Created 02-08-2016 06:15 PM
I am looking deepen my understanding on type of storage disk used for data nodes. outside of single point of failure (SAN box goes down) are they any other reason not to use SAN storage on data nodes? Spindle dedicated on SAN? Is that even possible? How is performance san vs das (dedicated attached storage)? Any insights you can share would be appreciated.
Created 02-08-2016 06:25 PM
Hadoop is Shared Nothing architecture. SAN Storage usually goes against the grain for distributed storage in a distributed compute environment. The only central storage we support so far is Isilon because we did some joint engineering with them. Even then, DAS has its advantages (as well as disadvantages mainly because of 3 factor replicator).
The main issue is that compute nodes where YARN spins up containers, for every data access needs, having it on separate SAN disk means that every query or access would then have to go over network speeds and would no longer be distributed across the spindles on the storage nodes. That not only decreases access time it introduces more points of failure through switches and creates additional potential for bottleneck.
Normally I would have also compromise a bit for master nodes but I just came from a client who did VMs with SAN for master nodes and performance started great but once multiple users came on board and the master nodes needed to handle more blocks, performance tanked. We wasted a week and a half moving the master components to physical nodes on a cluster with data. Painful.
See a good discussion here: http://searchstorage.techtarget.com/video/Understanding-storage-in-the-Hadoop-cluster
Created 02-08-2016 06:21 PM
SAN is terrible for Hadoop go with direct attached or Isilon NAS. SAN suffers from busy neighbor aside from being a shared pool of storage, it's outside of namenode's control so blocks can move around and lose data locality, latency can also be an issue and final thought, direct attached disk is redundant by many disks, so you can tolerate failure by having more disk. Quick search led to this http://hortonworks.com/blog/thinking-about-the-hdfs-vs-other-storage-technologies/ and more http://www.infoworld.com/article/2609694/application-development/never--ever-do-this-to-hadoop.html Here's our official doc http://docs.hortonworks.com/HDPDocuments/HDP2/HDP-2.3.2/bk_cluster-planning-guide/content/hardware-f...
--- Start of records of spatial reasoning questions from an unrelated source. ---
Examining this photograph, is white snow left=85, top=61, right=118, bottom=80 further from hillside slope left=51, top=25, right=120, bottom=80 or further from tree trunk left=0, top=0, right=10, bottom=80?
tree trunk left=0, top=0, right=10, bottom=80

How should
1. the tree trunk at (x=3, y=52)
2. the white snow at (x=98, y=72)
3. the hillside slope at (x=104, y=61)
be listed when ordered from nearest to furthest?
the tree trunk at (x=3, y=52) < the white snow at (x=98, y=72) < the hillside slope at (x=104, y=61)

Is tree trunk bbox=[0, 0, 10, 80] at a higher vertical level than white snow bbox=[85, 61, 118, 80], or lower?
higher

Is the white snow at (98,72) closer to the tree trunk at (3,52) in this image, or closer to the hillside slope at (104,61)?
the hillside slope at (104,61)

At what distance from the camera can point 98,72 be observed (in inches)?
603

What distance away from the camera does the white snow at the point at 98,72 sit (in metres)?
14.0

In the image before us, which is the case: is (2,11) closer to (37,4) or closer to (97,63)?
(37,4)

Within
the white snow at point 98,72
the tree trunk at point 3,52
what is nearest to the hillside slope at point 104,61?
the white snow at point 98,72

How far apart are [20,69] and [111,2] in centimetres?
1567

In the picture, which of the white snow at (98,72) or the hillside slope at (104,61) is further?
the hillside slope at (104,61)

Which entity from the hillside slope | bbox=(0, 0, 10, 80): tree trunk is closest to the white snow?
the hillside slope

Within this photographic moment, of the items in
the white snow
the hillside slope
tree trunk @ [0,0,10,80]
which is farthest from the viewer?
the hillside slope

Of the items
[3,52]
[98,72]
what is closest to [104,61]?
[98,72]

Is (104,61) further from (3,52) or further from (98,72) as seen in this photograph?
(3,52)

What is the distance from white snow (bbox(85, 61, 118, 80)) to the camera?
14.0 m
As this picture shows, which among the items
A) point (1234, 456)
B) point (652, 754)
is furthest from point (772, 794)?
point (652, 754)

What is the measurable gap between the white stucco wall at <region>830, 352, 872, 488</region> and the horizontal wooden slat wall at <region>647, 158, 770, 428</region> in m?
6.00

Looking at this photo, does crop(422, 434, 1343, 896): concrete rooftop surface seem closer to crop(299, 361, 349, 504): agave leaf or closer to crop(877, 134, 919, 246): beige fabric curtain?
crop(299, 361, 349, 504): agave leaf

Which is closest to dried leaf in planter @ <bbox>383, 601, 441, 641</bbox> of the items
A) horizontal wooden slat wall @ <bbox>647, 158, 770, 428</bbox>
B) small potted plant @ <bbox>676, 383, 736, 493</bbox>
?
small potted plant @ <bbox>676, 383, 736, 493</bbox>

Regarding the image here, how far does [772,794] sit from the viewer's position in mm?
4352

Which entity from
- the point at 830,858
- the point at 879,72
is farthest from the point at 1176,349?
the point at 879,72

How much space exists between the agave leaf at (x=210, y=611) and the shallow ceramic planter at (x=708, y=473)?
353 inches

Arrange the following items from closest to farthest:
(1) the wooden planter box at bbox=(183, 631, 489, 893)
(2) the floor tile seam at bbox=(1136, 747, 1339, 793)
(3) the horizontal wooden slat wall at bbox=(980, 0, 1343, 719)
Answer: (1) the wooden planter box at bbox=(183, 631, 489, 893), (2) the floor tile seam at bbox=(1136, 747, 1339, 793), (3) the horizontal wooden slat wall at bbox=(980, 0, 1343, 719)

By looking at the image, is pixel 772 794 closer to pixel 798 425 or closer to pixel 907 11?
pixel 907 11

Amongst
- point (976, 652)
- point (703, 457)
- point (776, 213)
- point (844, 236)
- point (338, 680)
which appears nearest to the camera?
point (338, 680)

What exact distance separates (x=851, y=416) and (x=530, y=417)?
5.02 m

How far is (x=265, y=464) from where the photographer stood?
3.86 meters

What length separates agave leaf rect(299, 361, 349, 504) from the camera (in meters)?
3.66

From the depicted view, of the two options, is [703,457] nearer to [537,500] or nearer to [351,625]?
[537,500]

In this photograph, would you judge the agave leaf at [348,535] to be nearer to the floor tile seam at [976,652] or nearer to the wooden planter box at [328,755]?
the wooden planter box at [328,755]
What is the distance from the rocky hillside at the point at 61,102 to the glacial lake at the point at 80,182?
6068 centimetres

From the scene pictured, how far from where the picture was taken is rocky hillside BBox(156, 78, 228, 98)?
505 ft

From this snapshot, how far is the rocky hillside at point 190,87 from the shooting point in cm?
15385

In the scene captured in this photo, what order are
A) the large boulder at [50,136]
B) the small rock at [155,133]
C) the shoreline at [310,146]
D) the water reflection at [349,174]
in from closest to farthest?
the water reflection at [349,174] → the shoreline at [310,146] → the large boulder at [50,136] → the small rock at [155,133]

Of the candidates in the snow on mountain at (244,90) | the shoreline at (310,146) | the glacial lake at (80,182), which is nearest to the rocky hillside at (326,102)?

I guess one thing more to mention is that busy neighbor is also a problem in reverse, you will affect the other applications running on your SAN.
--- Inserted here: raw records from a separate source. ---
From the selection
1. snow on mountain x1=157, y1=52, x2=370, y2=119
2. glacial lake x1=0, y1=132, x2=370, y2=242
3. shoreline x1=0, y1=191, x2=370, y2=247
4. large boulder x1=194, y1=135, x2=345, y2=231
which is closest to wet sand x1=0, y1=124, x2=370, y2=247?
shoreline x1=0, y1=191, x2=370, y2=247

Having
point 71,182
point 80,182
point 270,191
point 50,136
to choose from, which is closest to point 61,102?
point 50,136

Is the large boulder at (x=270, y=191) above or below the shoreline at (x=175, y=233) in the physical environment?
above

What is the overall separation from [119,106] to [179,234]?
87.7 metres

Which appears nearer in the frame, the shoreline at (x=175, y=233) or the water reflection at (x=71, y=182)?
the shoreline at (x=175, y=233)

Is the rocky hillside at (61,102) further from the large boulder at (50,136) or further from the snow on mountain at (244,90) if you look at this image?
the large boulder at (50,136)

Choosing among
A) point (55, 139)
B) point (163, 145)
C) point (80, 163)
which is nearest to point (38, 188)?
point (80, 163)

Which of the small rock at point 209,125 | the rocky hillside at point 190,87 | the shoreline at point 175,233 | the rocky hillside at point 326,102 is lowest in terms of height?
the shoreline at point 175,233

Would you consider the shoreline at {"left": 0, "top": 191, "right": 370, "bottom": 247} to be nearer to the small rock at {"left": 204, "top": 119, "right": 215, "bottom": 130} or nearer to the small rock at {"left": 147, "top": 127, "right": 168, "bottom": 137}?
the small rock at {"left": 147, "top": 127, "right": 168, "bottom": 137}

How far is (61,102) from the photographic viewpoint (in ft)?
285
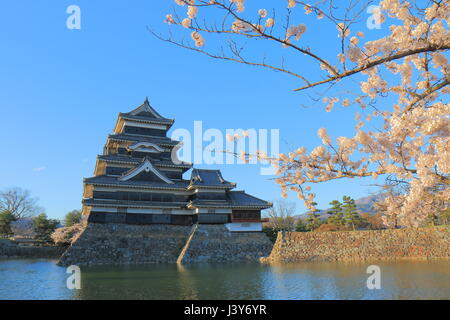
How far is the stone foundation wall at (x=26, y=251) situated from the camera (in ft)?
83.3

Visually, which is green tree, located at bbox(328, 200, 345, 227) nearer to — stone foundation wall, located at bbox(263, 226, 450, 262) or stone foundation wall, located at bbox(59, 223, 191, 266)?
stone foundation wall, located at bbox(263, 226, 450, 262)

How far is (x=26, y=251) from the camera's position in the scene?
25.6m

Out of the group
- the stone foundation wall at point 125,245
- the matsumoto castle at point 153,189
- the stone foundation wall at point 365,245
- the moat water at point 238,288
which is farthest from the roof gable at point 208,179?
the moat water at point 238,288

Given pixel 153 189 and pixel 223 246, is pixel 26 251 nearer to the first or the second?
pixel 153 189

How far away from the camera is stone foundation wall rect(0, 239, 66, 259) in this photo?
25.4 metres

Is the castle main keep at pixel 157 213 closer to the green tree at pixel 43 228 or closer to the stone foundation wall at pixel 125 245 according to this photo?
the stone foundation wall at pixel 125 245

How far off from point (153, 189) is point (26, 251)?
1327 cm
Created 02-08-2016 06:32 PM
cost of typical disk vs. SAN backed disk would be cost prohibitive. @Sunile Manjee
Created 02-08-2016 06:46 PM
Although I have heard the argument that over time, the cost of replacing disk and managing DAS disk with 3 factor replication, makes SAN cheaper, from a TCO perspective
Created 02-08-2016 06:25 PM
Hadoop is Shared Nothing architecture. SAN Storage usually goes against the grain for distributed storage in a distributed compute environment. The only central storage we support so far is Isilon because we did some joint engineering with them. Even then, DAS has its advantages (as well as disadvantages mainly because of 3 factor replicator).
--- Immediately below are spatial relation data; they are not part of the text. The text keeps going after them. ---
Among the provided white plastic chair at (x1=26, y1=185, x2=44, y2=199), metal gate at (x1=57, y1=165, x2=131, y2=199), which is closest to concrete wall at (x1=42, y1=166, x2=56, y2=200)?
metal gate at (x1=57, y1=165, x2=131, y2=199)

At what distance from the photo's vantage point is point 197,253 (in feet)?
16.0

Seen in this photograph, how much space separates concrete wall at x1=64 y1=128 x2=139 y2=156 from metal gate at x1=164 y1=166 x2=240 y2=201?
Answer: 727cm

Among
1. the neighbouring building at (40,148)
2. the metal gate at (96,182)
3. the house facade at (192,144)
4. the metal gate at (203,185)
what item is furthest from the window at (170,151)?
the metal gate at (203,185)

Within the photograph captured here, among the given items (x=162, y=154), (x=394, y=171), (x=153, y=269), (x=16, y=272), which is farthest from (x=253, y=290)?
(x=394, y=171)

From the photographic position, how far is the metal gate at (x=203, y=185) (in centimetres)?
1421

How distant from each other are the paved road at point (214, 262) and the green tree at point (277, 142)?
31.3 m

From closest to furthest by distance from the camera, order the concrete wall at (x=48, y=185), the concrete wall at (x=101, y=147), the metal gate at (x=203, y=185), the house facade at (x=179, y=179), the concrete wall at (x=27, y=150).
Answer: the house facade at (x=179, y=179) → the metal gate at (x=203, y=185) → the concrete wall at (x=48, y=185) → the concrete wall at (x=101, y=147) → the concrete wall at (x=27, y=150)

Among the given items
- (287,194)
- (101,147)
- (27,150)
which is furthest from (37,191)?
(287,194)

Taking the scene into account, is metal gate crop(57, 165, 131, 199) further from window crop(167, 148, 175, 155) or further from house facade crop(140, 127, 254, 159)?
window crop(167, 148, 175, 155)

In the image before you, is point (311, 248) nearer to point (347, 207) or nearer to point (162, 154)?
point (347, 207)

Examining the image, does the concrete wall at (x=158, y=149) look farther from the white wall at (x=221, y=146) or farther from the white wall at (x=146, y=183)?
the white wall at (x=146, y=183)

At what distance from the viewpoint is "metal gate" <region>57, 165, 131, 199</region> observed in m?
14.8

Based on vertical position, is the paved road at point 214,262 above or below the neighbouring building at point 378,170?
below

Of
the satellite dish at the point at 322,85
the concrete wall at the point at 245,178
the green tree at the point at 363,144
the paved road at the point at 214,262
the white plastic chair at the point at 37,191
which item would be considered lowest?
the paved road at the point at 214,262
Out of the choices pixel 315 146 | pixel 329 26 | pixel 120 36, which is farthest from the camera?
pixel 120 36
The main issue is that compute nodes where YARN spins up containers, for every data access needs, having it on separate SAN disk means that every query or access would then have to go over network speeds and would no longer be distributed across the spindles on the storage nodes. That not only decreases access time it introduces more points of failure through switches and creates additional potential for bottleneck.
Normally I would have also compromise a bit for master nodes but I just came from a client who did VMs with SAN for master nodes and performance started great but once multiple users came on board and the master nodes needed to handle more blocks, performance tanked. We wasted a week and a half moving the master components to physical nodes on a cluster with data. Painful.
See a good discussion here: http://searchstorage.techtarget.com/video/Understanding-storage-in-the-Hadoop-cluster
Created 02-08-2016 06:25 PM
While it is possible (and makes sense in some cases) to use SAN for Master Nodes I would strongly encourage you not to do this with Datanodes. Use bare metal machines with directly attached storage for Datanodes to optimize throughput and performance.
We have seen some very poor performance in environments where the Datanodes used SAN.
Created 02-08-2016 09:05 PM
@Sunile Manjee though I have no personal experience with them there are companies like BlueData who abstract the storage component and provide a interesting private cloud experience based on containers. An interesting read on this subject is a book by Google called Datacenter as a Computer.
Created 02-09-2016 03:08 AM
This answerhub thread is an example of how AWESOME answerhub is. Thanks all for great great great info.
Created 02-09-2016 03:41 AM
@Sunile Manjee I think Ancil answer is best one 😉 You are the judge.